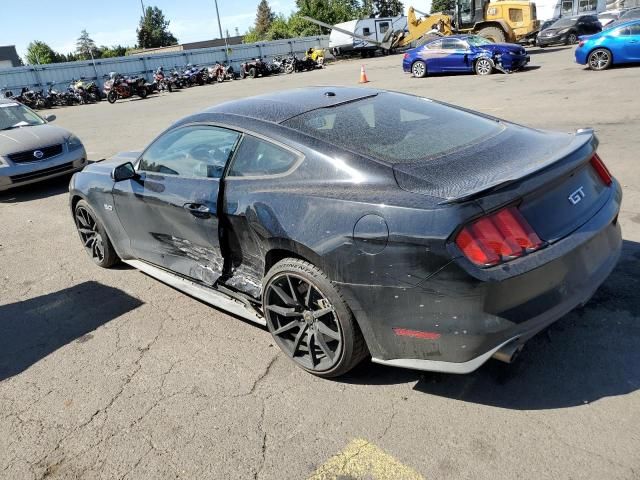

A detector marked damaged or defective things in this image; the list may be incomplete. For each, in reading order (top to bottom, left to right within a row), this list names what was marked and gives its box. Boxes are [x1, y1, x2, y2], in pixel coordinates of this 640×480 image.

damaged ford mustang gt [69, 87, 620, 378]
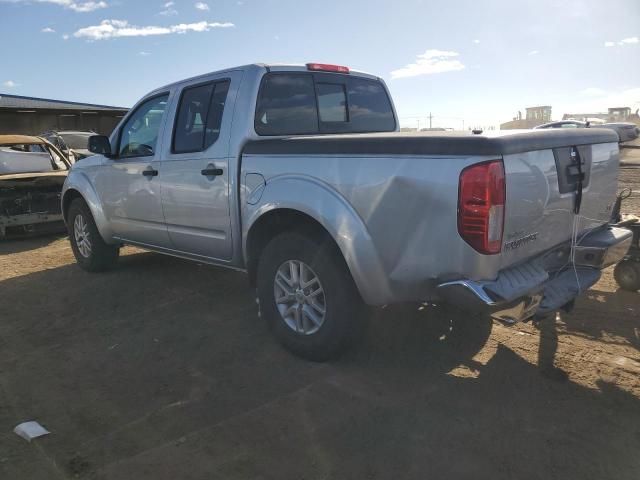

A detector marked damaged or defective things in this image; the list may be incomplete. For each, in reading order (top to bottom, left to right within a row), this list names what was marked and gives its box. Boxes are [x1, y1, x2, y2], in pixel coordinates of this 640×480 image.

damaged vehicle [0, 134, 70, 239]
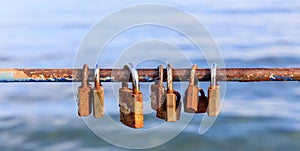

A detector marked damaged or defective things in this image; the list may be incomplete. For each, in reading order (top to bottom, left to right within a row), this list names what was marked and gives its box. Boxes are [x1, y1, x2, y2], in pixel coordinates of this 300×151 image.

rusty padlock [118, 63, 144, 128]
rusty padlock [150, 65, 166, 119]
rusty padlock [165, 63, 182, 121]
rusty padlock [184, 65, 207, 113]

================================

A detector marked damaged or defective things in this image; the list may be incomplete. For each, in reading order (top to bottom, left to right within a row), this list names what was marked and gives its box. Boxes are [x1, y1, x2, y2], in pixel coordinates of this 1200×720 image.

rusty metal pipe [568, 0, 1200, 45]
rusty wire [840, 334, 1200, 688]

================================

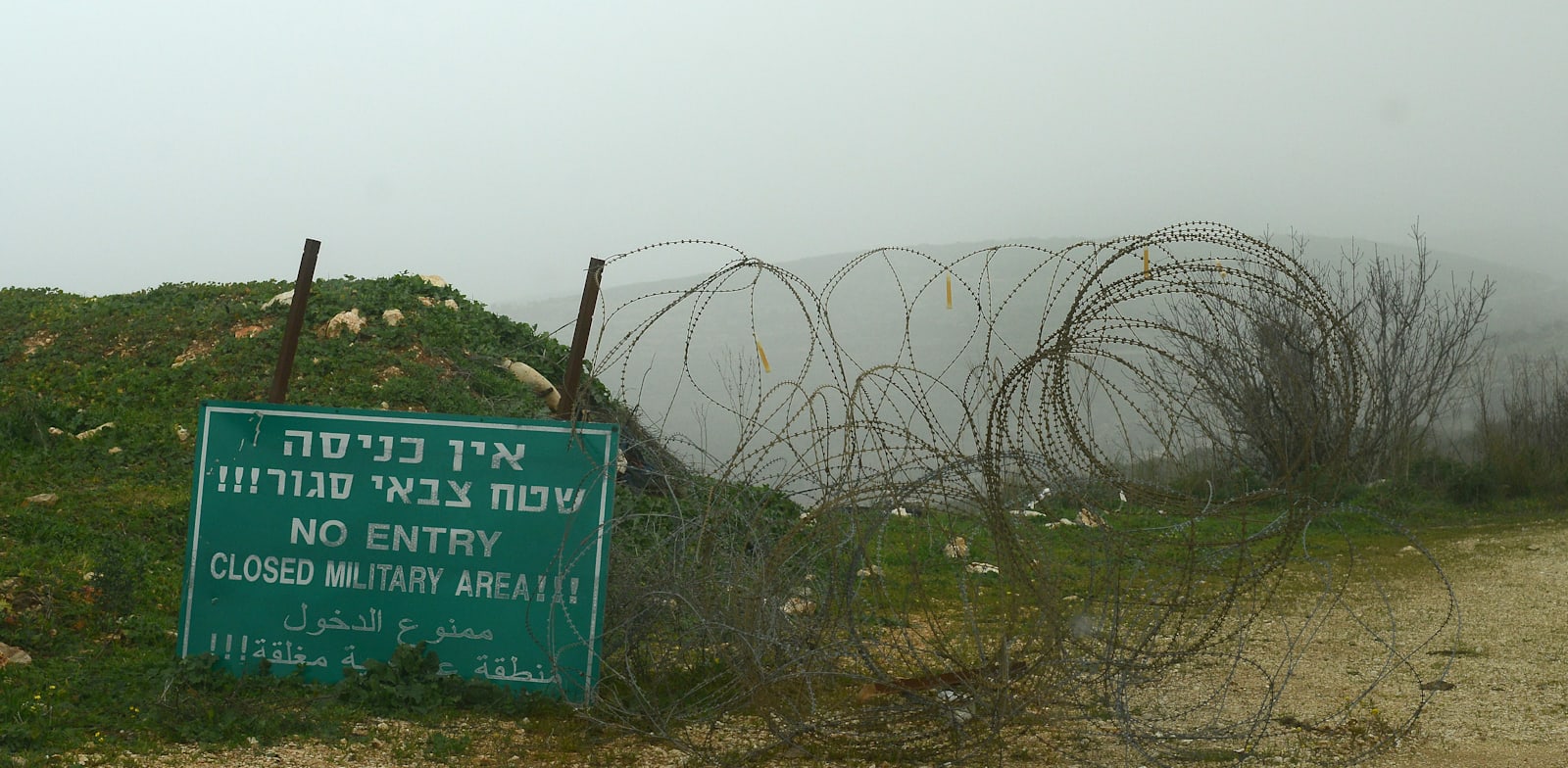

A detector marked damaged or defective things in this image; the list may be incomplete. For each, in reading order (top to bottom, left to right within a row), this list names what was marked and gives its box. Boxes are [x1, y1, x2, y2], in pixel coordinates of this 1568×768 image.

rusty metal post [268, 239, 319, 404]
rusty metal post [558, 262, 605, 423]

================================

EXERCISE DETAILS: Reproduce everything from the line containing "this 1568×768 image." down to the line containing "rusty metal post [558, 262, 605, 423]", both of those lines included. Keep the wording and line breaks unchanged.

RESULT OF THIS TASK:
A detector marked damaged or defective things in this image; the list may be incomplete. For each, in reading order (top to bottom, left to right within a row), this list names what was marked and gives its box. Boxes are [x1, y1, x2, y2], in pixel coordinates of this 1568×768 image.

rusty metal post [268, 239, 319, 404]
rusty metal post [558, 262, 605, 423]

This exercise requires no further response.